§ **What the task requires**
Among the entries below, how many lines have the word "filtering"? Answer only with the number.

==== Data for analysis

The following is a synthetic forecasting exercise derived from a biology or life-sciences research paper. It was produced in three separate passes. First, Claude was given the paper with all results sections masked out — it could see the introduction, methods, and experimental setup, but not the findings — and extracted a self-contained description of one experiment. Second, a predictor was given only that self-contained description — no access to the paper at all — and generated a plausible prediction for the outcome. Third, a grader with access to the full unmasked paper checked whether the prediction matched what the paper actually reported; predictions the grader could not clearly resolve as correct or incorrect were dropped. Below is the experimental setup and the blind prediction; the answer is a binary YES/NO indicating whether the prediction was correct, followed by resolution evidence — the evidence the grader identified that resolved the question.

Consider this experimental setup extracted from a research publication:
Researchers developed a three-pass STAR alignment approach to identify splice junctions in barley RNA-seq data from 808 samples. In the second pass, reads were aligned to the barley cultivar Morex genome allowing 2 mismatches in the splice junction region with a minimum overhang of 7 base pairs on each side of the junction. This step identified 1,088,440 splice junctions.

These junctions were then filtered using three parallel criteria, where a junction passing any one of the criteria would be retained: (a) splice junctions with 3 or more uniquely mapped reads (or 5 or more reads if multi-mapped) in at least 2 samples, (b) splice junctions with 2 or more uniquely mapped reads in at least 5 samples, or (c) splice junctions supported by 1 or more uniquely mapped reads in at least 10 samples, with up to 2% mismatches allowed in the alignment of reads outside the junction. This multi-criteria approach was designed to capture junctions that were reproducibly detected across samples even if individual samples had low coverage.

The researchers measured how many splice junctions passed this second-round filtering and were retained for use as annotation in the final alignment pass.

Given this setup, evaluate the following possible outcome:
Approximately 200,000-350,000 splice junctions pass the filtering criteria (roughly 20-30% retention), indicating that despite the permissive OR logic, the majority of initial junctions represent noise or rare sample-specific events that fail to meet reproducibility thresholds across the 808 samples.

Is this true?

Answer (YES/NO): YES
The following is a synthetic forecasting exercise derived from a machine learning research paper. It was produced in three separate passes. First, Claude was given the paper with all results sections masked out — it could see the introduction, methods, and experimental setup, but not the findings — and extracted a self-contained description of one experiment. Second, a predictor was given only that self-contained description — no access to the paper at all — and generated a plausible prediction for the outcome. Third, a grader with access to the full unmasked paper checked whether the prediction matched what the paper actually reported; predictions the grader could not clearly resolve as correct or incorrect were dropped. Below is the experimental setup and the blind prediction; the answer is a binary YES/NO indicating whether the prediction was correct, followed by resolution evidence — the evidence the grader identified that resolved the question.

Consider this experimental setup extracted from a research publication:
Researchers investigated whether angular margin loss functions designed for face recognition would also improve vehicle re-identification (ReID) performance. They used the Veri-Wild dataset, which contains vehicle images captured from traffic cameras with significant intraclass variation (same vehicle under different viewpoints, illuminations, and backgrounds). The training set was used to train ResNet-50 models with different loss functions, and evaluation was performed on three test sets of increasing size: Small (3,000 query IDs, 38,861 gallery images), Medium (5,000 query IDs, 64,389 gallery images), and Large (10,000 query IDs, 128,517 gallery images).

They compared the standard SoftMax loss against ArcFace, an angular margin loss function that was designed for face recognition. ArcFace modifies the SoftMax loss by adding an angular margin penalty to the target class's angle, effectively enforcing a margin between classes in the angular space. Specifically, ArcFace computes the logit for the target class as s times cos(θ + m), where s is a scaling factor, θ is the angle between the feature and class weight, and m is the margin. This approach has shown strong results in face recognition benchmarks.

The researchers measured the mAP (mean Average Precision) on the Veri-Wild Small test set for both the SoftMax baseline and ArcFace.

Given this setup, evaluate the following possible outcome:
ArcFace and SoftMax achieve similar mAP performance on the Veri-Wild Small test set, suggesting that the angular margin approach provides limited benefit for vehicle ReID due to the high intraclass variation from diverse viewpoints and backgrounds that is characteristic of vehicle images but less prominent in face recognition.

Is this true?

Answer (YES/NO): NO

========
==== Data for analysis

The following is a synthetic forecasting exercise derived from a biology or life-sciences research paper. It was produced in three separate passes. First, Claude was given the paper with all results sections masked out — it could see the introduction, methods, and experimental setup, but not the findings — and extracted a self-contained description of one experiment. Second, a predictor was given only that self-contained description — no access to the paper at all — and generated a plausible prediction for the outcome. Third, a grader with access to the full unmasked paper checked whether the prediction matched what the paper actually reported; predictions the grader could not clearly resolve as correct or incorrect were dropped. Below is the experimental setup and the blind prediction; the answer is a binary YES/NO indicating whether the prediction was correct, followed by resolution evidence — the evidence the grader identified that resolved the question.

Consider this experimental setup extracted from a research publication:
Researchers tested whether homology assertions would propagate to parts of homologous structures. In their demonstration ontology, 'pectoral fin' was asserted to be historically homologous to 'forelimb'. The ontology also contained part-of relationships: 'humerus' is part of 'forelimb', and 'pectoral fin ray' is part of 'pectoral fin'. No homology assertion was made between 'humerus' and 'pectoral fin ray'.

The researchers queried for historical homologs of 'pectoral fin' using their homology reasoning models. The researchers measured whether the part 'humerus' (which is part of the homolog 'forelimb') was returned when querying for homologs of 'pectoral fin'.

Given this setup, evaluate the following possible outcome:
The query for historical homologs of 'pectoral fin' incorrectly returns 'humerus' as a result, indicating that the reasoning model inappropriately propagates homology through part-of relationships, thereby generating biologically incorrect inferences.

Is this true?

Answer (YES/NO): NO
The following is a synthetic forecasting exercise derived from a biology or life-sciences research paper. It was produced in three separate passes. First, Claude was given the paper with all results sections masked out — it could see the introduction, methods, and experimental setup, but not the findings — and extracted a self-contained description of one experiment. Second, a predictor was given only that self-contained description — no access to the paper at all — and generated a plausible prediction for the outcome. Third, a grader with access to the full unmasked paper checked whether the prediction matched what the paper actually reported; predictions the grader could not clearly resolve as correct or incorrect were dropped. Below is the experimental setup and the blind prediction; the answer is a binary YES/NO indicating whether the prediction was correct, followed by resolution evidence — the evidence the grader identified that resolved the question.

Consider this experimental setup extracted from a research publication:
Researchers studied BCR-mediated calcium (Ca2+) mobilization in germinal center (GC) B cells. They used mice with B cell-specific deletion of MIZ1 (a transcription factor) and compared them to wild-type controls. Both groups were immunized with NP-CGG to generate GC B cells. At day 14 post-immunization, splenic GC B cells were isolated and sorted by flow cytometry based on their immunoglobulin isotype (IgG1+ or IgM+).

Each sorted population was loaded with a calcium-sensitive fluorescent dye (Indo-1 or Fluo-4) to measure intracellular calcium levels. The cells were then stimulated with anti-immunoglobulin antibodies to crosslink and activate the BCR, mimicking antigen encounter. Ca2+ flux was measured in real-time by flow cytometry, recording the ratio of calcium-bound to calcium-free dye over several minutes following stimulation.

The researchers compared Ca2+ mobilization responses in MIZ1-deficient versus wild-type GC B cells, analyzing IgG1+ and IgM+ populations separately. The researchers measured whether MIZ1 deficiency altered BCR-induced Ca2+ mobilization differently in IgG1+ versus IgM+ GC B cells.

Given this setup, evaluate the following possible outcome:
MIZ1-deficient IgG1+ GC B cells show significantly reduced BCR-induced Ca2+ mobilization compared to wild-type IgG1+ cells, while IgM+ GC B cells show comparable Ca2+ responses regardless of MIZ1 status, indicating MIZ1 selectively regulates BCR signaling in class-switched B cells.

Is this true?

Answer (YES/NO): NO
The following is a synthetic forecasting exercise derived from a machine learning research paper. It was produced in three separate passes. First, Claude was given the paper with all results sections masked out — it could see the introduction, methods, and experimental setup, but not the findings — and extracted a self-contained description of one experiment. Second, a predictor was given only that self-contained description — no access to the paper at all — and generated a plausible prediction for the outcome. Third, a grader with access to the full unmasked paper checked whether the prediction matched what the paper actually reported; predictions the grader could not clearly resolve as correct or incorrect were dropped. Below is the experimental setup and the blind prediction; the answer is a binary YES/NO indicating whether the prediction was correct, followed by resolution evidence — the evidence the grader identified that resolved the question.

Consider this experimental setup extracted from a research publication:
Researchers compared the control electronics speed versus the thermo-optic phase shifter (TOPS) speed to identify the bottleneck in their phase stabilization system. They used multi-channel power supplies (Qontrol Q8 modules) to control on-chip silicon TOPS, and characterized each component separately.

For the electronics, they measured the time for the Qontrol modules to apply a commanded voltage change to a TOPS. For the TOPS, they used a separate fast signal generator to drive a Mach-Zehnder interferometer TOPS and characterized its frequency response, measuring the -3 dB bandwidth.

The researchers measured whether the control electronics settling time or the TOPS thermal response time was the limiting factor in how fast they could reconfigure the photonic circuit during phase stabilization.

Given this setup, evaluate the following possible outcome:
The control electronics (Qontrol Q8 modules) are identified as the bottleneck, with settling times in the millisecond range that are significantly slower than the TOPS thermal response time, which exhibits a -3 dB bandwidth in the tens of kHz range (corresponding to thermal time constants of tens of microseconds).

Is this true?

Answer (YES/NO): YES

========

§ **Solution to the problem**
2